Question

Canu transcriptome assembly behavior

0

Entering edit mode

4.6 years ago

chrys ▴ 80

Hi

I am currently using canu to generate a transcriptome assembly from 6 nanopore RNA-Seq samples. We were quite surprised on the behavior of canu with generating about 3.8 TB of intermediate files which is kind of a lot considering the input is just about 20 GB of read data.

I have used Trinity for transcriptome assembly before but it was recommended to use canu or rnabloom for ultra-long read data so I have no reference on the behavior here.
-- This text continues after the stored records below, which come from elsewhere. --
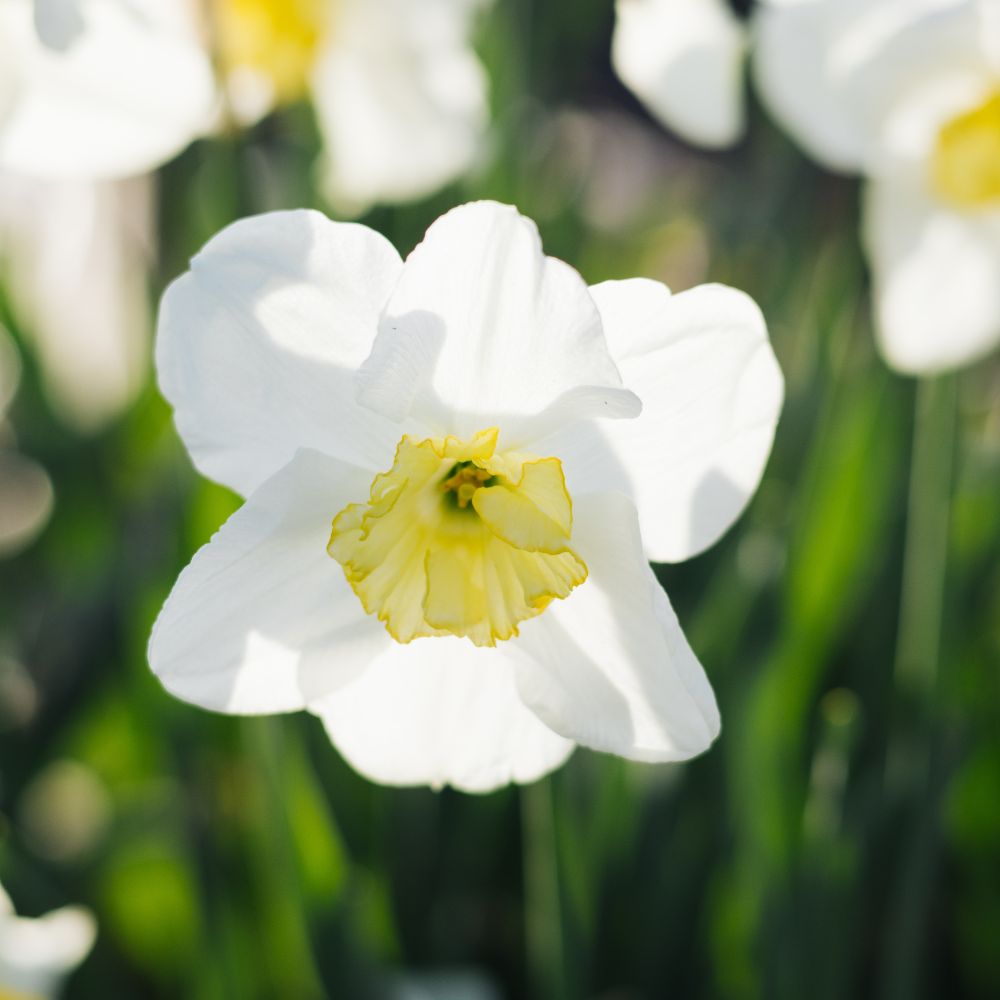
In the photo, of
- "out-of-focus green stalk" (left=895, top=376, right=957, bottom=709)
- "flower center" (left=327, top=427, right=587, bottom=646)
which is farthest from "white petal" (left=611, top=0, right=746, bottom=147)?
"flower center" (left=327, top=427, right=587, bottom=646)

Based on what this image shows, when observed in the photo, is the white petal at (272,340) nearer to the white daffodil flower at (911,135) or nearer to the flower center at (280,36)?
the white daffodil flower at (911,135)

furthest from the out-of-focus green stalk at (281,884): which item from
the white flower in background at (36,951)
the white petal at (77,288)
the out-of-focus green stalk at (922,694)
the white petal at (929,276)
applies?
the white petal at (77,288)

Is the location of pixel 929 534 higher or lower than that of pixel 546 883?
higher

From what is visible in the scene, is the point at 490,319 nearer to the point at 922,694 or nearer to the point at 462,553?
the point at 462,553

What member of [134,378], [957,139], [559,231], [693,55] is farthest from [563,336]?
[134,378]

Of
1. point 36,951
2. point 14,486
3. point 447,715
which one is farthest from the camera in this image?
point 14,486

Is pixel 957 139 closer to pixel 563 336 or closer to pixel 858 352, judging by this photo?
pixel 858 352

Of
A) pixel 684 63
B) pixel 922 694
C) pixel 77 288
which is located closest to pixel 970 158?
pixel 684 63
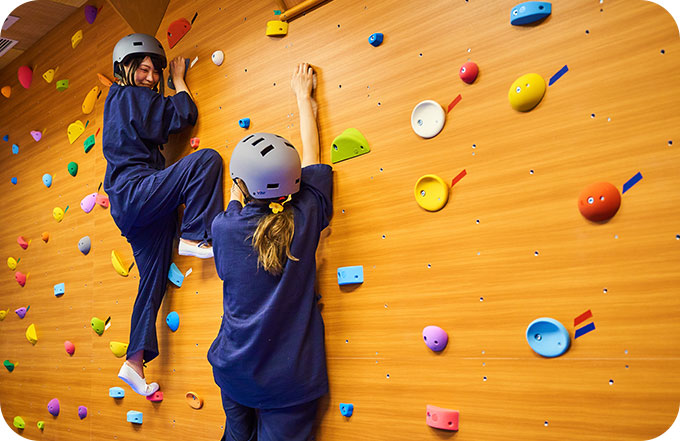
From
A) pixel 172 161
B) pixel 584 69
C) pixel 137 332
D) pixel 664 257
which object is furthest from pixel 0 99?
pixel 664 257

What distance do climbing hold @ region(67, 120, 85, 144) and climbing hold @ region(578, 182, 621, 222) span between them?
268 centimetres

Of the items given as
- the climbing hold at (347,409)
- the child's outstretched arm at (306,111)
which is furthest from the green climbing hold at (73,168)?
the climbing hold at (347,409)

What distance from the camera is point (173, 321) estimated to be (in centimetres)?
230

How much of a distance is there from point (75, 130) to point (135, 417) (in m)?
1.64

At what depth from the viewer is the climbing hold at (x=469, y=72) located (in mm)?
1542

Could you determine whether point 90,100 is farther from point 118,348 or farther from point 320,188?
point 320,188

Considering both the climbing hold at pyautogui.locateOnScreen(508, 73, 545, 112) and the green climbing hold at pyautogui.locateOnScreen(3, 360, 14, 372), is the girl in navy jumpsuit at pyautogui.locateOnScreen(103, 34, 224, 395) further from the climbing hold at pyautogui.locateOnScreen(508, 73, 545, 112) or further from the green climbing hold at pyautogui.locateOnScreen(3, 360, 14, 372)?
the green climbing hold at pyautogui.locateOnScreen(3, 360, 14, 372)

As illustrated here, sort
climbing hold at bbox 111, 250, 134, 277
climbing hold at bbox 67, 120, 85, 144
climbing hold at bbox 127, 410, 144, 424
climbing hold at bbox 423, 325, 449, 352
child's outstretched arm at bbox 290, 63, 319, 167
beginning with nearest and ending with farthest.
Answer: climbing hold at bbox 423, 325, 449, 352
child's outstretched arm at bbox 290, 63, 319, 167
climbing hold at bbox 127, 410, 144, 424
climbing hold at bbox 111, 250, 134, 277
climbing hold at bbox 67, 120, 85, 144

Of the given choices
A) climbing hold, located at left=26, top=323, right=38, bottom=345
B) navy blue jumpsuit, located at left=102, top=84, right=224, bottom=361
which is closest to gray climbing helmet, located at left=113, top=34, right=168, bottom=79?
navy blue jumpsuit, located at left=102, top=84, right=224, bottom=361

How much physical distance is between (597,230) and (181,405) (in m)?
1.79

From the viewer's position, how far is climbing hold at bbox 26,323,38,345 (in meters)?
3.13

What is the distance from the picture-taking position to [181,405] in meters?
2.24

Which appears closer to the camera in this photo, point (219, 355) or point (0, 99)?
point (219, 355)

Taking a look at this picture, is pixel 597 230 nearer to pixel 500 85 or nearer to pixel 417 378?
pixel 500 85
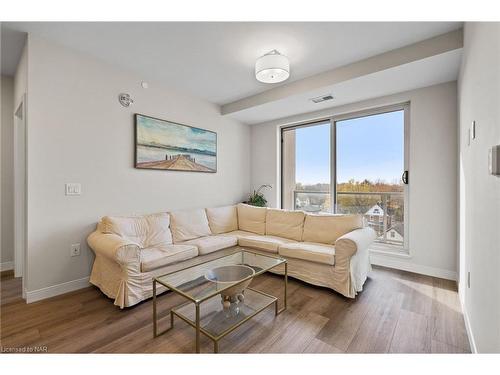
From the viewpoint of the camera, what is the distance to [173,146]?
332cm

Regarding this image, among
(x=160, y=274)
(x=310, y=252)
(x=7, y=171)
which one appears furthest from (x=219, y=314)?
(x=7, y=171)

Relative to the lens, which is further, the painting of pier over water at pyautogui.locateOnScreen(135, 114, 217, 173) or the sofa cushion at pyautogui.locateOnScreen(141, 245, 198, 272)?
the painting of pier over water at pyautogui.locateOnScreen(135, 114, 217, 173)

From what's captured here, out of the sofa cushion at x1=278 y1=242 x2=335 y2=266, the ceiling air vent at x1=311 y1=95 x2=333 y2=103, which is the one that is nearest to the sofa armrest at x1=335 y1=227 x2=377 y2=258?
the sofa cushion at x1=278 y1=242 x2=335 y2=266

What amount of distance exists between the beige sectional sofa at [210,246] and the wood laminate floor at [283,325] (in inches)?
7.0

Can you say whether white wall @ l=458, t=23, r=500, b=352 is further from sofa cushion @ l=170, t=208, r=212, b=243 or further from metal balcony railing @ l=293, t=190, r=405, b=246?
sofa cushion @ l=170, t=208, r=212, b=243

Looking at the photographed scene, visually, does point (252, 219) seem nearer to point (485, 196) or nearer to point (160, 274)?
point (160, 274)

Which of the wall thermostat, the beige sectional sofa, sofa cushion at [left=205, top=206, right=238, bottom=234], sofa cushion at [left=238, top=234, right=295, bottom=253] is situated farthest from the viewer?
sofa cushion at [left=205, top=206, right=238, bottom=234]

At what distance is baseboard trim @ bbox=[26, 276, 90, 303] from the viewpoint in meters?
2.20

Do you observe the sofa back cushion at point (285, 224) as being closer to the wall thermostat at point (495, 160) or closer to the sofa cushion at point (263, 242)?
the sofa cushion at point (263, 242)

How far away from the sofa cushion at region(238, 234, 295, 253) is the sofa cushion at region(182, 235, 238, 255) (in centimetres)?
12

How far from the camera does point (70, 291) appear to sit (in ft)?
7.91

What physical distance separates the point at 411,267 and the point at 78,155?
4148 millimetres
My question is, is this normal behavior for canu ?

Here is the command that I used:

canu -p EXP-21-1 -d EXP-21-1 genomeSize=3.9g -nanopore EXP1-HAC* -minInputCoverage=2 -stopOnLowCoverage=1

Also, I have not yet found a satisfactory way to perform transcriptome assembly for nanopore reads I would appriciate any input here.

nanopore RNA-Seq canu • 1.7k views

ADD COMMENT • link updated 4.3 years ago by vgilbart ▴ 30 • written 4.6 years ago by chrys ▴ 80

score 3 · Accepted Answer · 2021-04-14

Hi there! Have you seen this study : https://pubmed.ncbi.nlm.nih.gov/31232449/ ? In the supplementary data, they seem to have had a similar problem with Canu, they state "Canu was the hardest tool to run, since it was consuming several terabytes of disk, more than we hadavailable (~7 TB). After several tries, we decided to work around this issue by changing the overlapper Canuuses in the correction step from MHAP to minimap2 (version 2.6:https://github.com/lh3/minimap2/releases/download/v2.6/minimap2-2.6_x64-linux.tar.bz2), following thisthread in Canu’s github: https://github.com/marbl/canu/issues/703 . MHAP’s disk usage is a function on thegenome size and repeat content, so we hypothesize that it was using a very large amount of disk spacebecause it could be confusing highly-expressed transcripts with repeats. This might limit the usage of Canufor correcting long transcriptomic reads"

Hoping it might help you (and others) in using canu!